I'm also getting over another bout of shingles. This left even more fine-looking marks on my belly and back. A few times doctors have asked me to take off my shirt and sometime after, they make some kind of comment like, "Oh, well, um...I see, ah, you've had some work done." It's a moment of power for me. I hope you understand and forgive the temporary arrogance but how often do you make a doctor stutter? Usually they know everything. Or at least they want to make you think they know everything. This when I got 'em.
Also, the Hodge itch is back. This is only relegated to Hodge patients. Doctors have some kind of medical reason but basically it comes when the patient has reached a point of "widespread disease". Soon, I'll be getting night sweats and weight loss and the disease will pick up pace. But the Hodge itch is nasty-bad all on its own. It's like getting the worst mosquito bite and it's all over your body. You just itch and itch. And you start to sweat because you itch so much. It's crazy. Quite frankly, I think it's one of the worst parts of having cancer.
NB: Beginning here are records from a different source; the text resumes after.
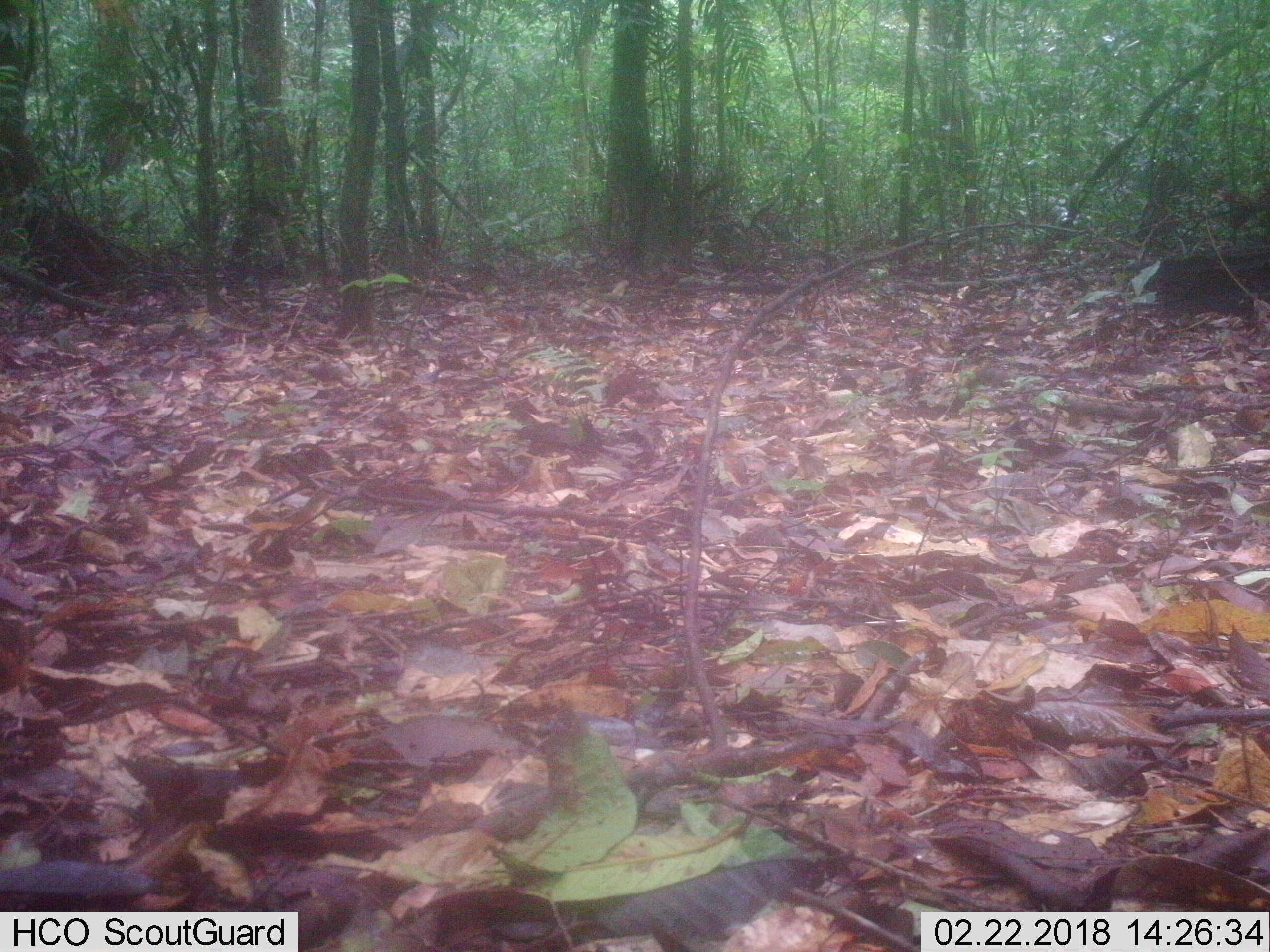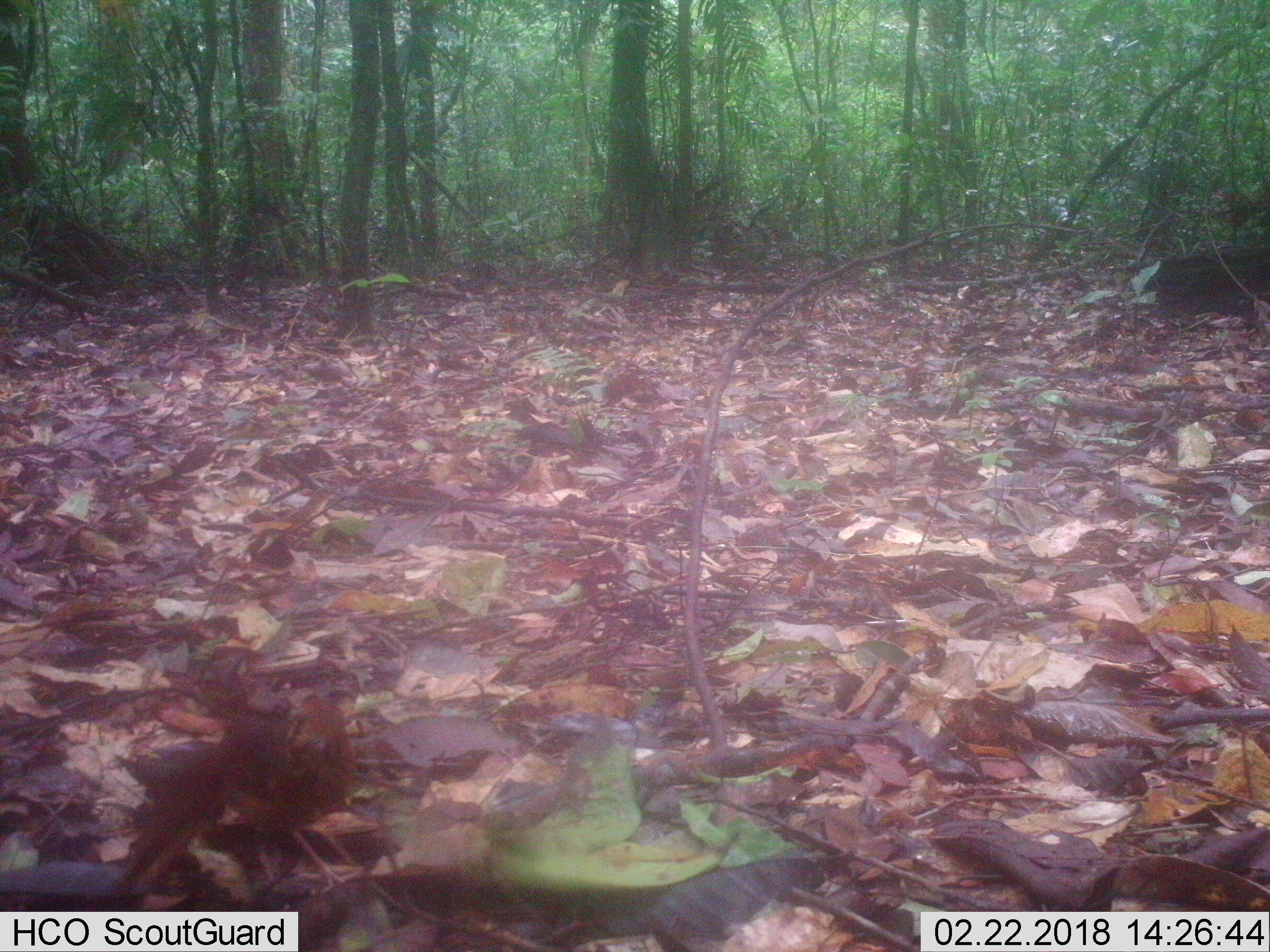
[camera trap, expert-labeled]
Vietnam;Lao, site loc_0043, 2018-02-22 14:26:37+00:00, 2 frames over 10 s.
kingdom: Animalia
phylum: Chordata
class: Aves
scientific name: Aves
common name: bird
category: unidentified bird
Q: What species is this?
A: Unidentified bird (bird) (Aves).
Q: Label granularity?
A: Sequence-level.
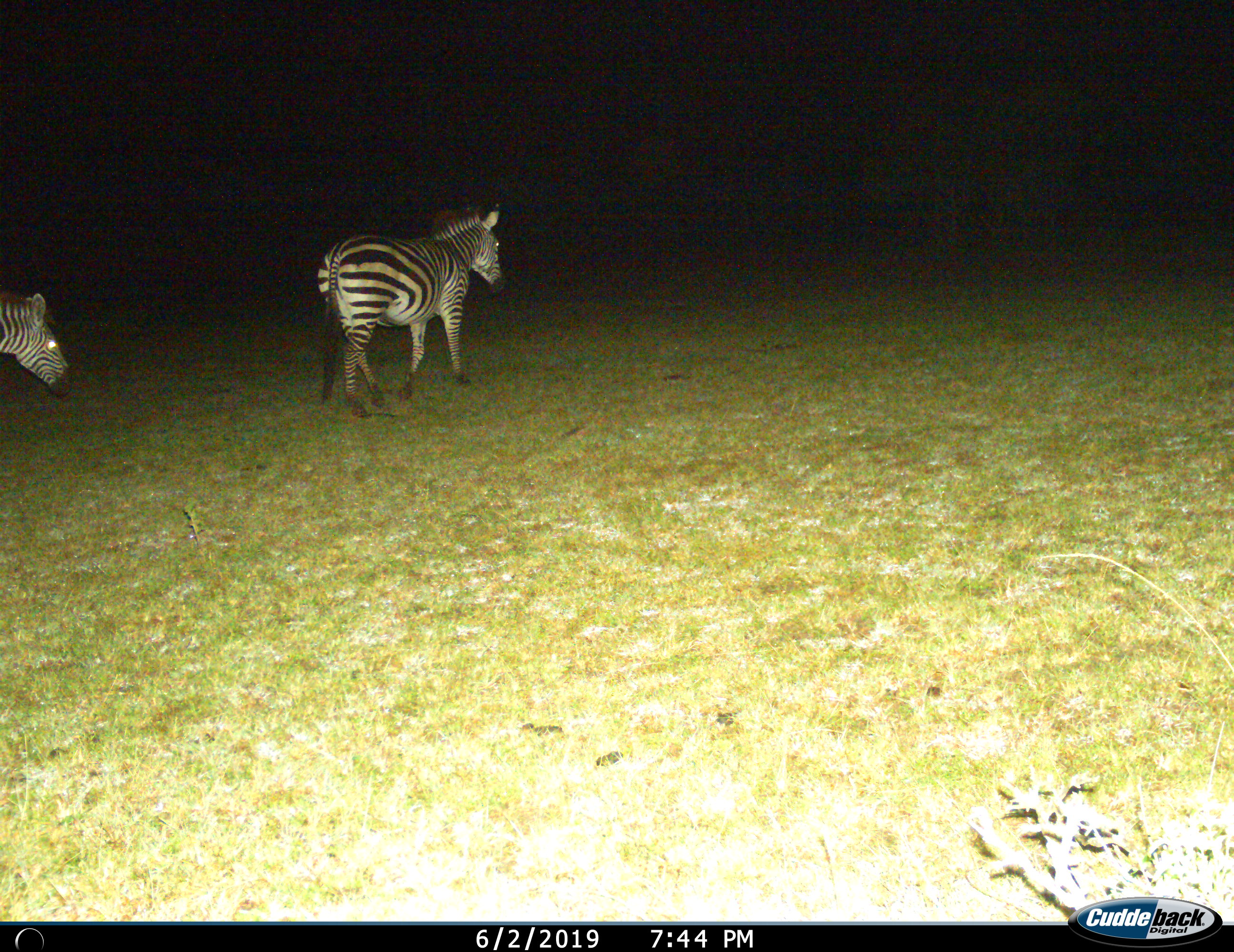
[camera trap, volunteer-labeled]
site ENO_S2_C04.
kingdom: Animalia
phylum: Chordata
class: Mammalia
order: Perissodactyla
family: Equidae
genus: Equus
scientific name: Equus quagga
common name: plains zebra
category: zebraplains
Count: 2.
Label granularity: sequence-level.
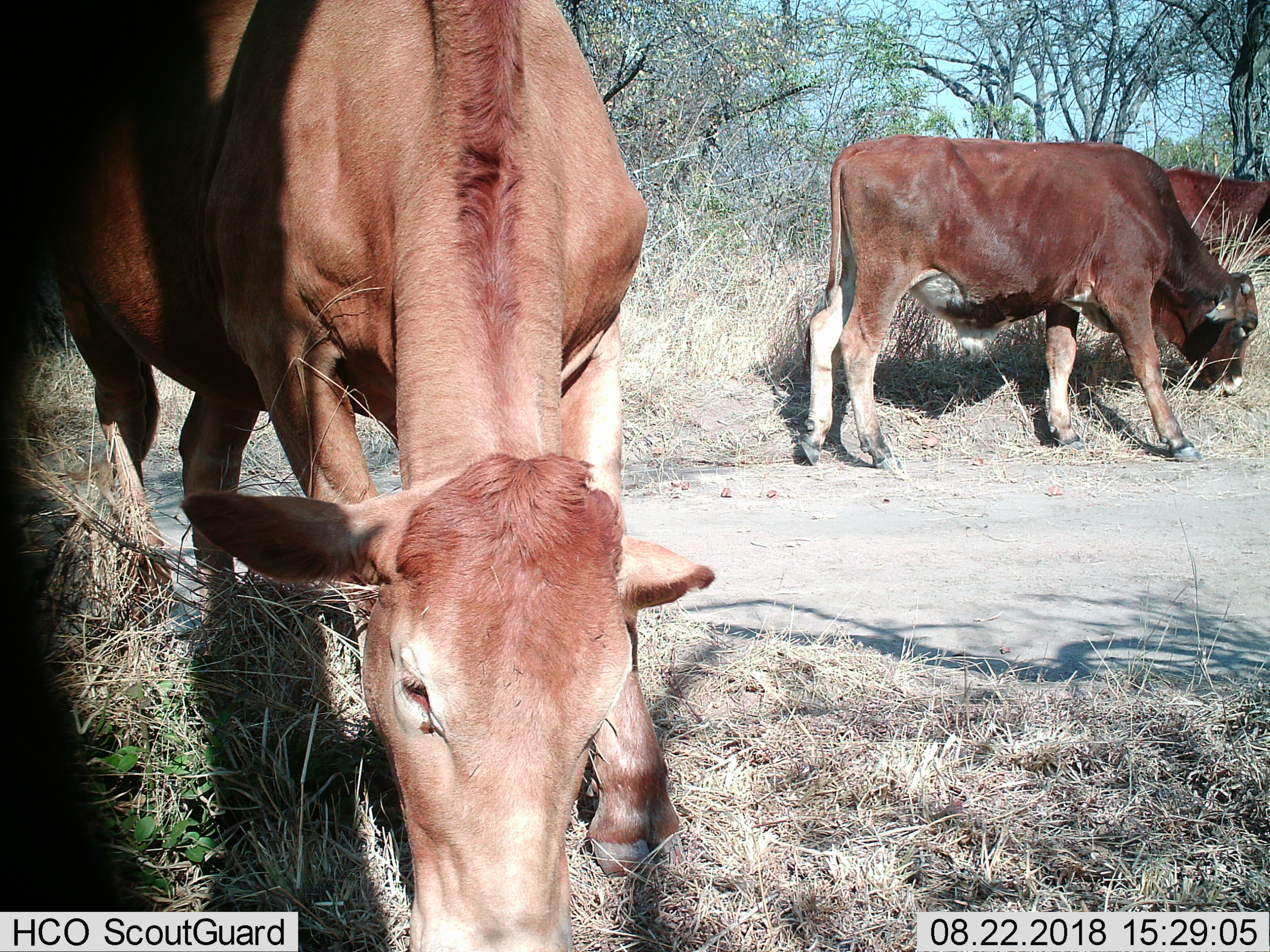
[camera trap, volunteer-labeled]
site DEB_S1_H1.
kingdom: Animalia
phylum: Chordata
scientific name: Vertebrata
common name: domestic animal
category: domesticanimal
Domesticanimal (domestic animal) (Vertebrata), count 3. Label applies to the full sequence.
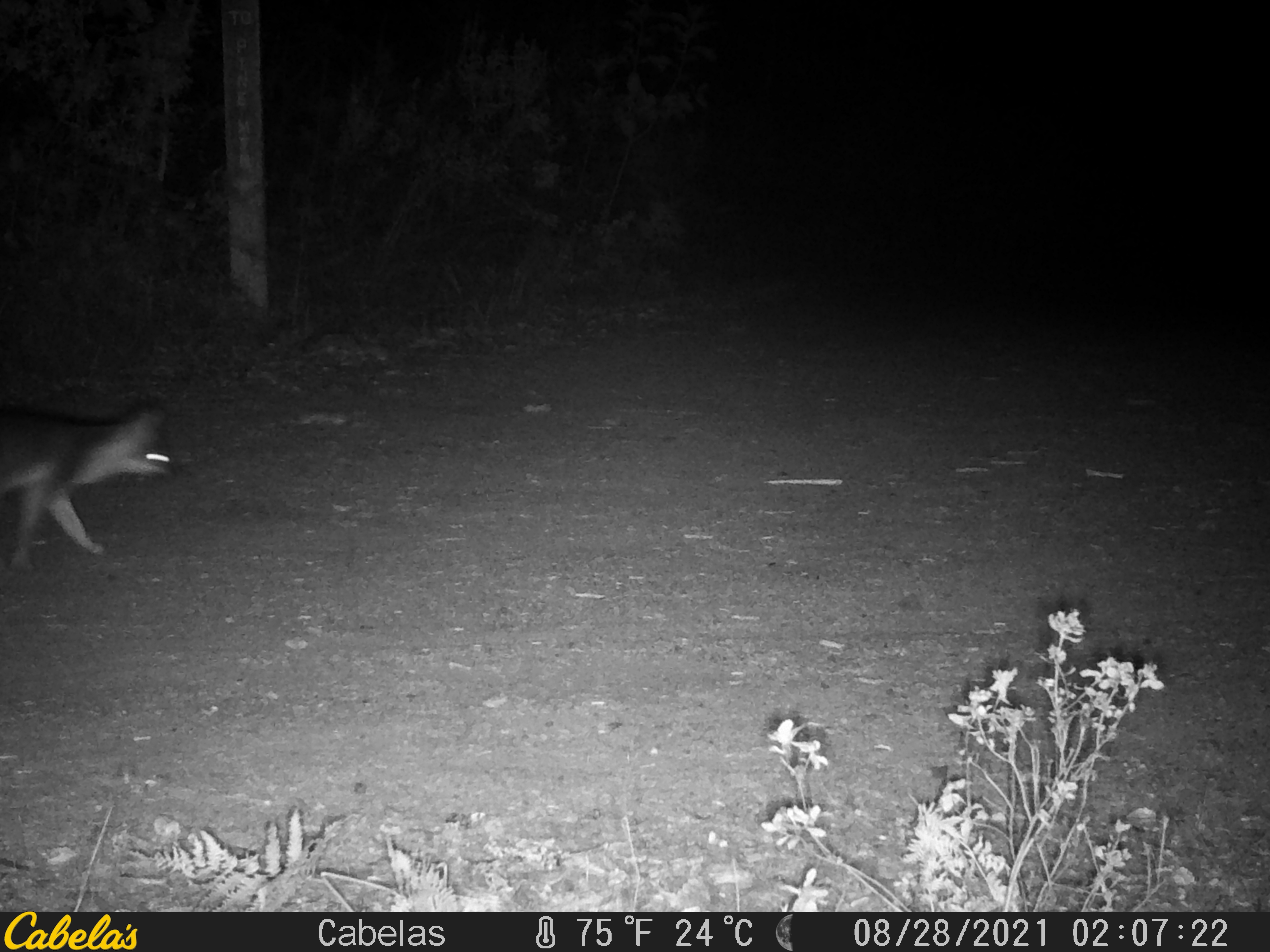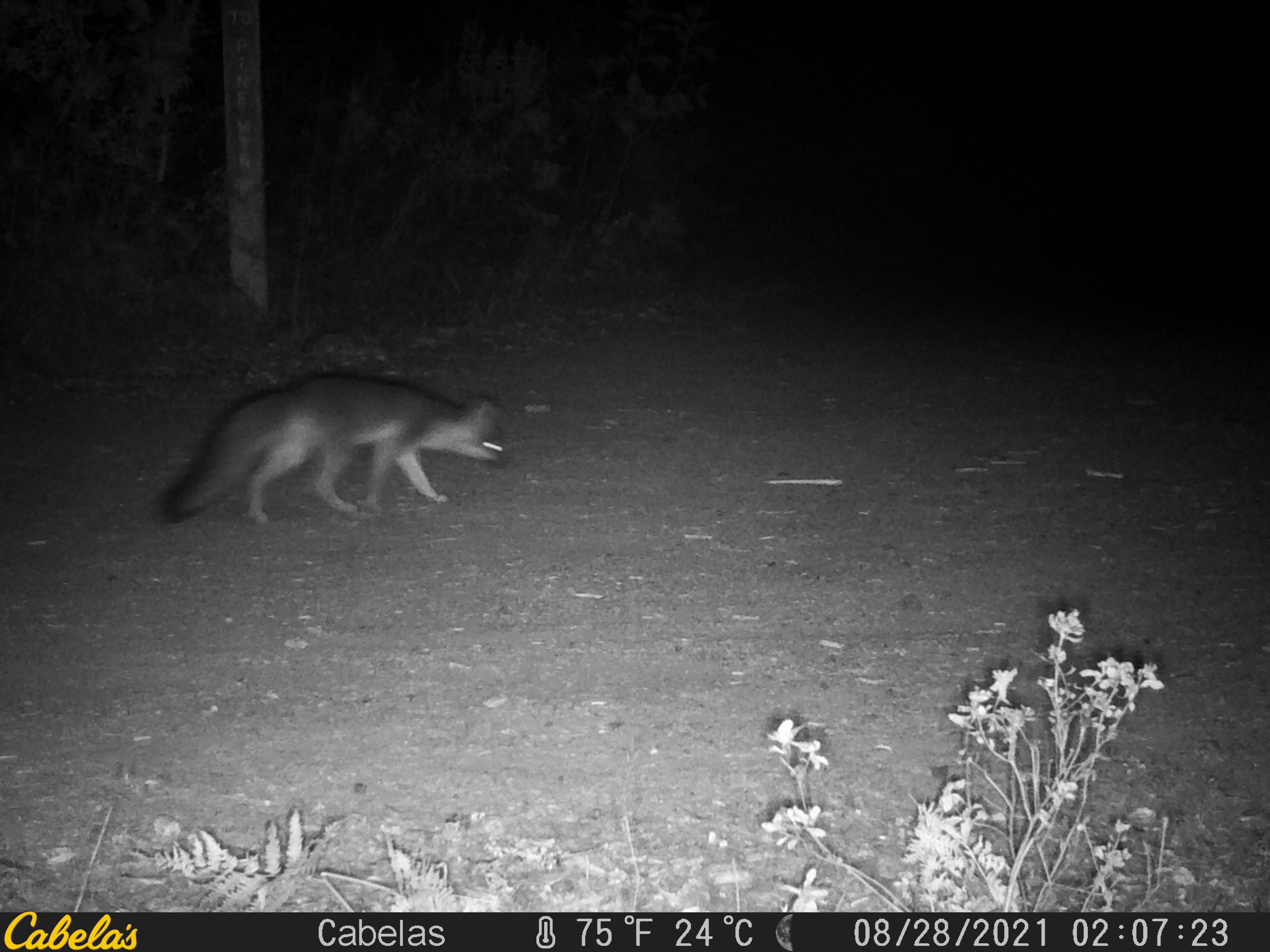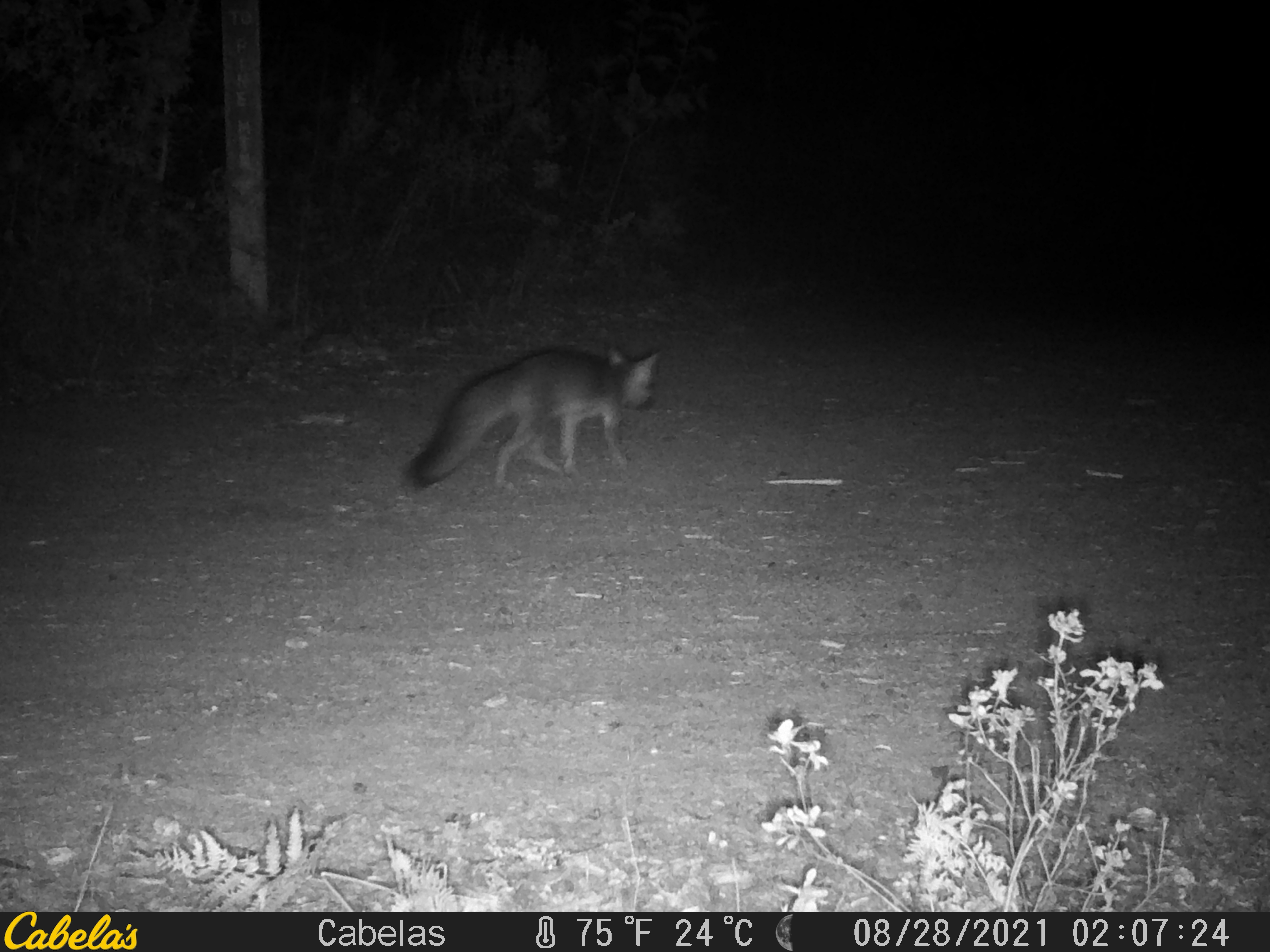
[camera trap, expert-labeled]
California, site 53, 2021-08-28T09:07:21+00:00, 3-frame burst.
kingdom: Animalia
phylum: Chordata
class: Mammalia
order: Carnivora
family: Canidae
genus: Urocyon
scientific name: Urocyon cinereoargenteus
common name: gray fox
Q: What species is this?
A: Gray fox (Urocyon cinereoargenteus).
They give me some anti itching drugs but it only sort of helps.
And I think they know that. At this point, I achieve permanent name your own drug, we'll get it status. The biggest benefit to oxycontine is my body feels warmer, so I'm in a better mood. So instead of fighting the pain and itch, I feel like I'm in a hot tub only without the hot ladies. Not that I would do anything with the hot ladies. We have four girls in the Herlehy household so my perspective on the softer sex has certainly changed through time. It's taken all the fun out of thinking about me in a hot tub of hot ladies. In my twenties I would have had many naughty thoughts that may or may not have included midgets. Now I think it would be really, really exciting to talk about, well, anything because we just love to talk.
Now the doc doesn't just give me a few oxycontine and a warning to be careful. I get a big old load of them and no warning at all. A drug dealer couldn't be more welcoming. I've even said a few things about not wanting to get addicted and they don't even look up from their pad. Not even a word. What has this country come to?
In fact, this is clearly one of the benefits to having cancer. Any drug, you name it, I can get it no questions asked. The moment I start complaining about anything, the doc (or most likely an assistant) takes out the pad and starts writing scripts--that's scripts, plural. This goes for every single doctor I've ever had. At first I refused many drugs. The first few times I had my first chemos, I never took anti-nausea drugs until I was ready to puke. Now, no way. If I'm on this trip, I'm going to enjoy the view. Yes, some of you may be a little disappointed in this. But hey, I can't drink any more.
So yes, I have a difficult few weeks coming up. My disease is progressing to the really dangerous stage, at a faster pace and I'm taking nothing to stop it. But I can feel good about it if I feel like popping a few yummy oxies.
One last note. Sorry to many of you who have wanted to get together in the last two weeks. The shingles did a number on me again. Then the itching started up while in the throws of shingles. So I had a hard time doing anything. I'm sorry. I mean no disrespect and get bummed thinking about a lost lunch or two. My hands are tied. The body bruise she got me with.
Thanks for offering anyway. Have fun with your summers. If you get a chance and feel up to it, please feel free to drop a line. I really enjoy hearing from all of you. that's another benefit of cancer. It makes you connect and reconnect with friends. Even the ones who can't speak much English. It almost makes it all worth it. Almost.